Work order 1: According to the TikTok interview, how many new email subscribers did Kelli Jones get in the first couple of weeks after her post?
Work order 2: From the TikTok interview, quote everything from "Here’s our conversation, edited" down to "four crucial steps.".
Work order 3: Translate this sentence from the TikTok interview into Spanish: "But… what about how to convert those views into email subscribers and paying clients?"

“So in the first couple of weeks after my post, I got 400 new email subscribers.”
A ton of people teach about how to get visible (and maybe even go viral) on social media platforms like TikTok.
But… what about how to convert those views into email subscribers and paying clients?
I asked the founder of Kelli Jones Law, Kelli Jones, to break down the exact strategy that turned her TikTok virality into email subscribers.
(And then into paying customers and clients — remarkably quickly.)
Spoiler: she converted new TikTok followers to email subscribers at about a 10% rate (huge!).
Here’s our conversation, edited and condensed for clarity — link at the end to listen to the full, raw interview that’s more like a podcast!
We’re talking about capitalizing on TikTok visibility & virality. Can you give me the CliffsNotes of what your post was that went viral?
I posted a video that was just 60 seconds, where I was talking about the things people often miss after setting up an LLC. You know, there’s a lot of talk among business owners about just getting an LLC, but they don’t realize there are actually things you gotta do afterward to really get the benefits of having one. So, I laid out these four crucial steps.

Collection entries
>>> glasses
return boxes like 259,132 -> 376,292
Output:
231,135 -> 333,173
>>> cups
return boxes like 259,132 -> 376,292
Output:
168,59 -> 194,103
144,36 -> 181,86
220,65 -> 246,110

Answer box 1: 400 new email subscribers.

Answer box 2:
Here’s our conversation, edited and condensed for clarity — link at the end to listen to the full, raw interview that’s more like a podcast!
We’re talking about capitalizing on TikTok visibility & virality. Can you give me the CliffsNotes of what your post was that went viral?
I posted a video that was just 60 seconds, where I was talking about the things people often miss after setting up an LLC. You know, there’s a lot of talk among business owners about just getting an LLC, but they don’t realize there are actually things you gotta do afterward to really get the benefits of having one. So, I laid out these four crucial steps.

Answer box 3: Pero… ¿qué hay de cómo convertir esas visualizaciones en suscriptores de correo electrónico y clientes que pagan?